→ Aim of the exercise: Write out the data that follows exactly, keeping every picture out.

######

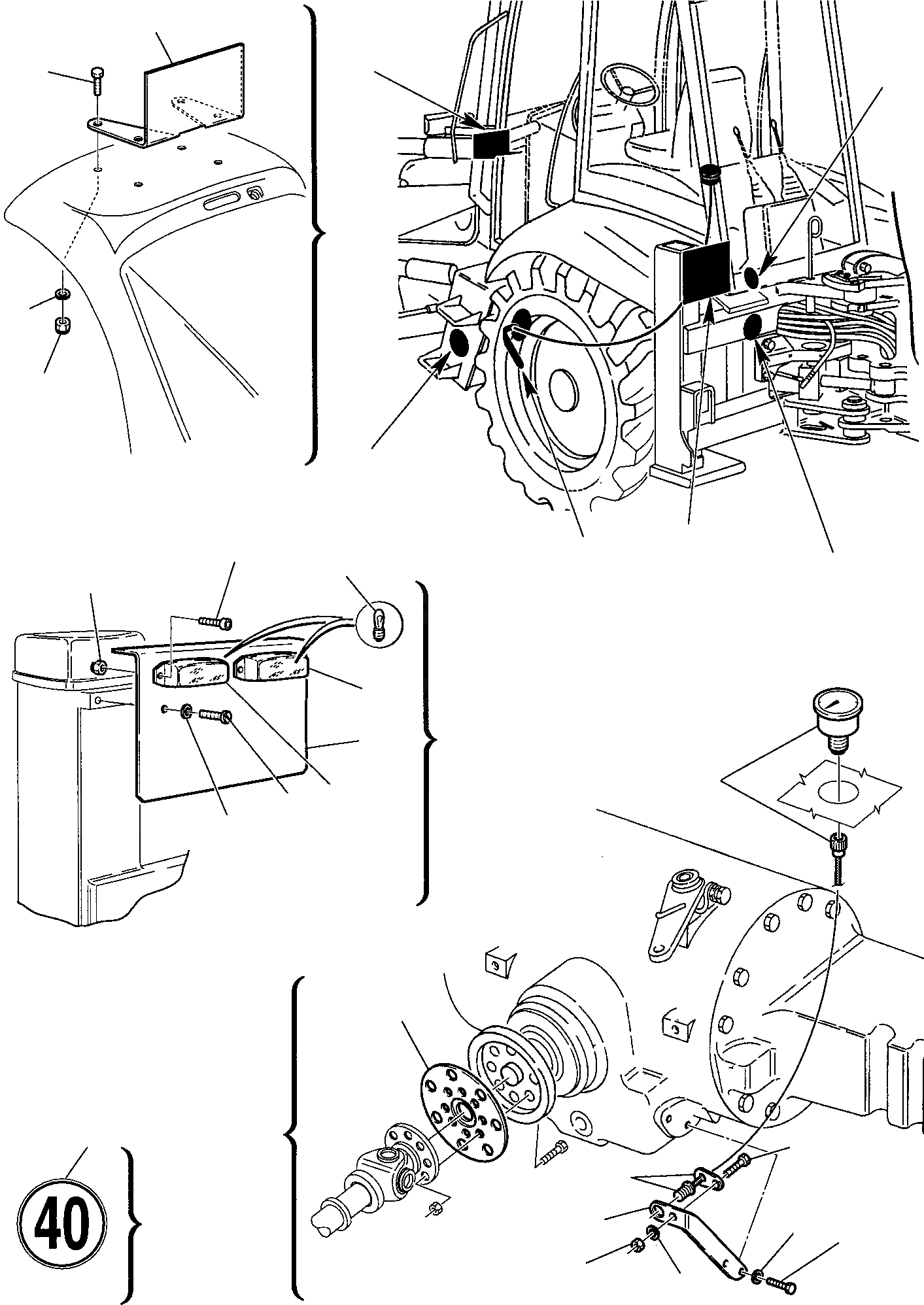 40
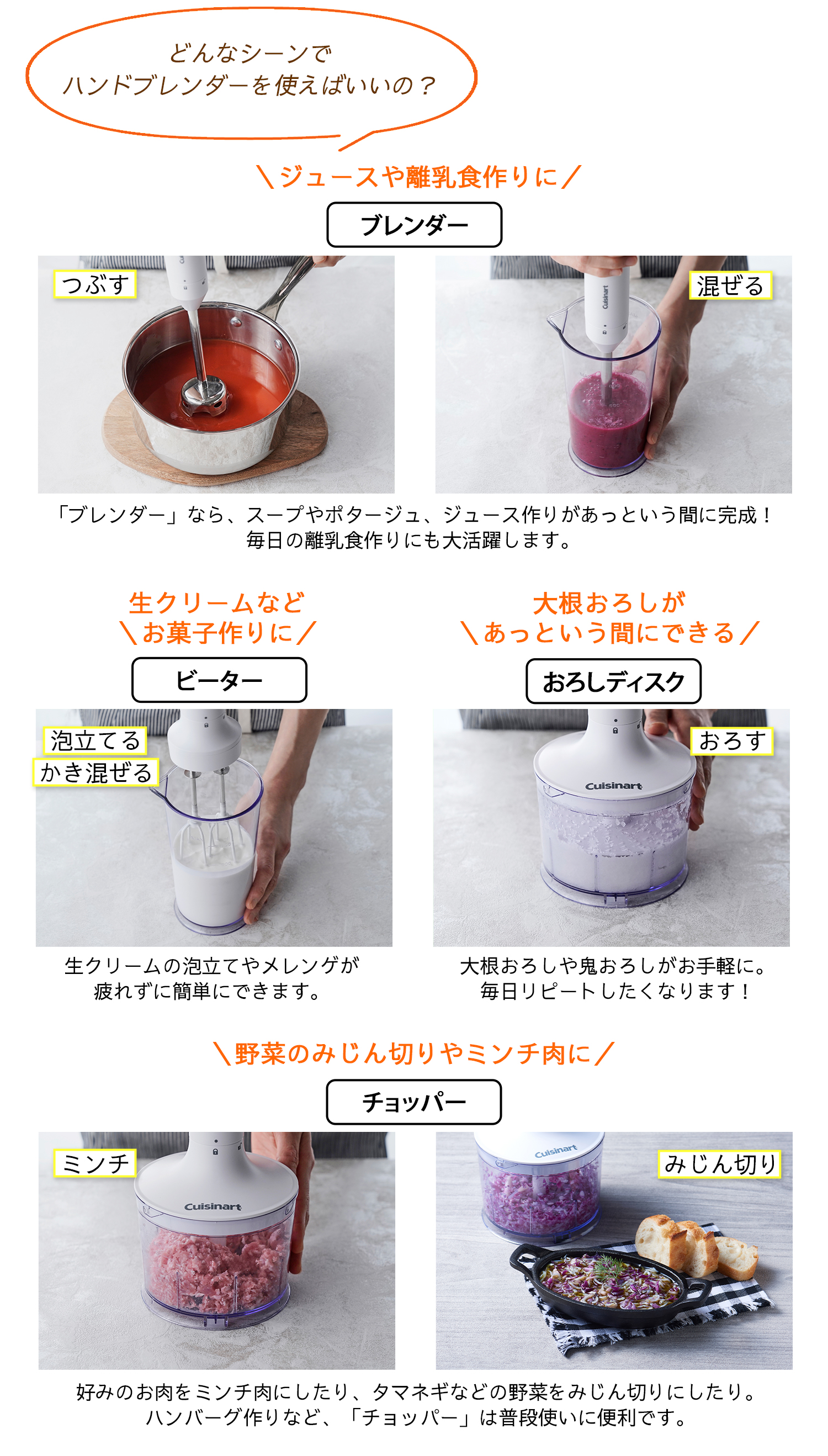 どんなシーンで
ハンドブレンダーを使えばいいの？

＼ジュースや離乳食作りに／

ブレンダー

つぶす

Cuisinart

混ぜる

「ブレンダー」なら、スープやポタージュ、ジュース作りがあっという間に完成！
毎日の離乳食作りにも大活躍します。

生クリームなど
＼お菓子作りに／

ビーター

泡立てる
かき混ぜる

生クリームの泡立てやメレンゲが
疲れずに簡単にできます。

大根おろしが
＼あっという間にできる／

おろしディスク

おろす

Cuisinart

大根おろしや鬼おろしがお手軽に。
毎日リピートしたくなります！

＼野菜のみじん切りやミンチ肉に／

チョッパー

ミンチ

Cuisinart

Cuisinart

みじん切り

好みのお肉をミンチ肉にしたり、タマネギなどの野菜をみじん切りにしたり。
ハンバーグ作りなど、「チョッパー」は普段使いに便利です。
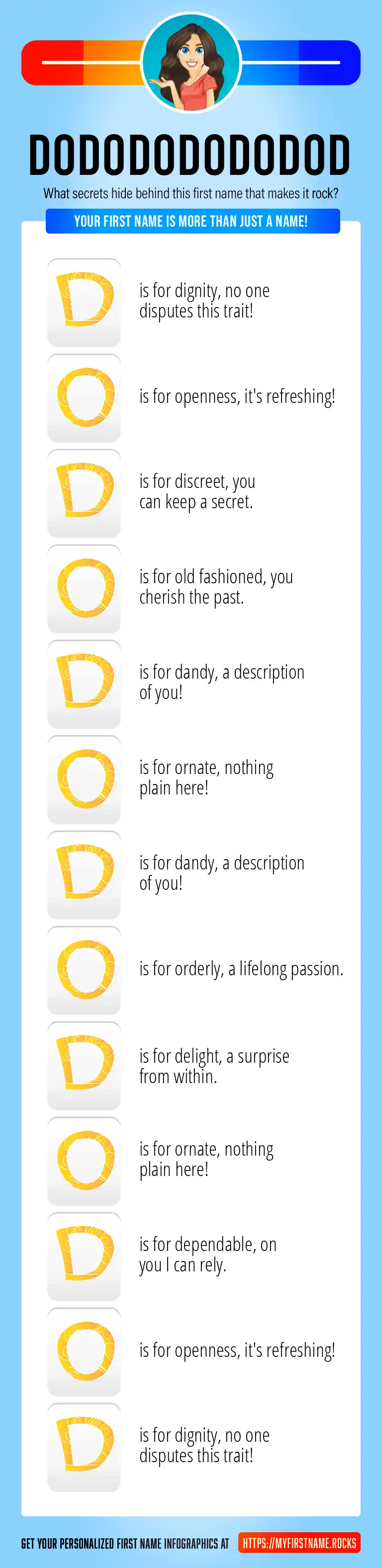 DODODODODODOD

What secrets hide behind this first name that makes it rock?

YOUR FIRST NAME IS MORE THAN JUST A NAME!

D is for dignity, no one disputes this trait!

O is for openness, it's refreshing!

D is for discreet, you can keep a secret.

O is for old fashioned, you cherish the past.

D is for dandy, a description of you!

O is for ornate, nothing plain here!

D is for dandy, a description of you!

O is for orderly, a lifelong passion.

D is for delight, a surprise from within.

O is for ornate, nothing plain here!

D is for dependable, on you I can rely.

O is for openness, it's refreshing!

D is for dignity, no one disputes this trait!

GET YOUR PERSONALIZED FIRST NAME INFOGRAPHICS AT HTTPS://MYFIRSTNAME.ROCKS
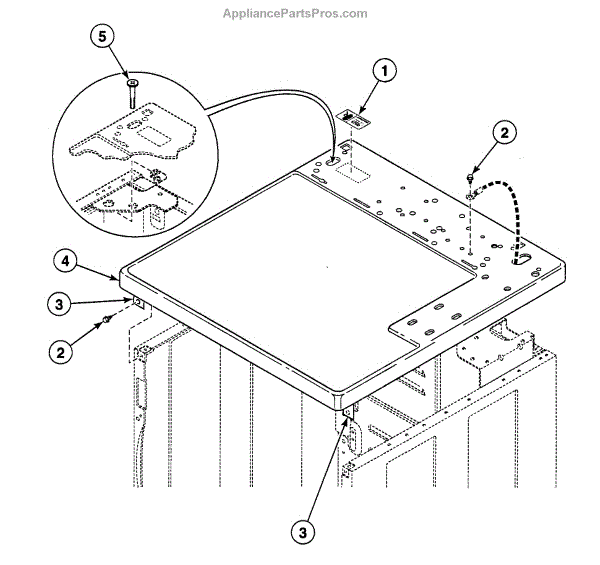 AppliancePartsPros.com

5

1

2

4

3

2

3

######

→ Task solution:
 40
 どんなシーンで
ハンドブレンダーを使えばいいの？

＼ジュースや離乳食作りに／

ブレンダー

つぶす

Cuisinart

混ぜる

「ブレンダー」なら、スープやポタージュ、ジュース作りがあっという間に完成！
毎日の離乳食作りにも大活躍します。

生クリームなど
＼お菓子作りに／

ビーター

泡立てる
かき混ぜる

生クリームの泡立てやメレンゲが
疲れずに簡単にできます。

大根おろしが
＼あっという間にできる／

おろしディスク

おろす

Cuisinart

大根おろしや鬼おろしがお手軽に。
毎日リピートしたくなります！

＼野菜のみじん切りやミンチ肉に／

チョッパー

ミンチ

Cuisinart

Cuisinart

みじん切り

好みのお肉をミンチ肉にしたり、タマネギなどの野菜をみじん切りにしたり。
ハンバーグ作りなど、「チョッパー」は普段使いに便利です。
 DODODODODODOD

What secrets hide behind this first name that makes it rock?

YOUR FIRST NAME IS MORE THAN JUST A NAME!

D is for dignity, no one disputes this trait!

O is for openness, it's refreshing!

D is for discreet, you can keep a secret.

O is for old fashioned, you cherish the past.

D is for dandy, a description of you!

O is for ornate, nothing plain here!

D is for dandy, a description of you!

O is for orderly, a lifelong passion.

D is for delight, a surprise from within.

O is for ornate, nothing plain here!

D is for dependable, on you I can rely.

O is for openness, it's refreshing!

D is for dignity, no one disputes this trait!

GET YOUR PERSONALIZED FIRST NAME INFOGRAPHICS AT HTTPS://MYFIRSTNAME.ROCKS
 AppliancePartsPros.com

5

1

2

4

3

2

3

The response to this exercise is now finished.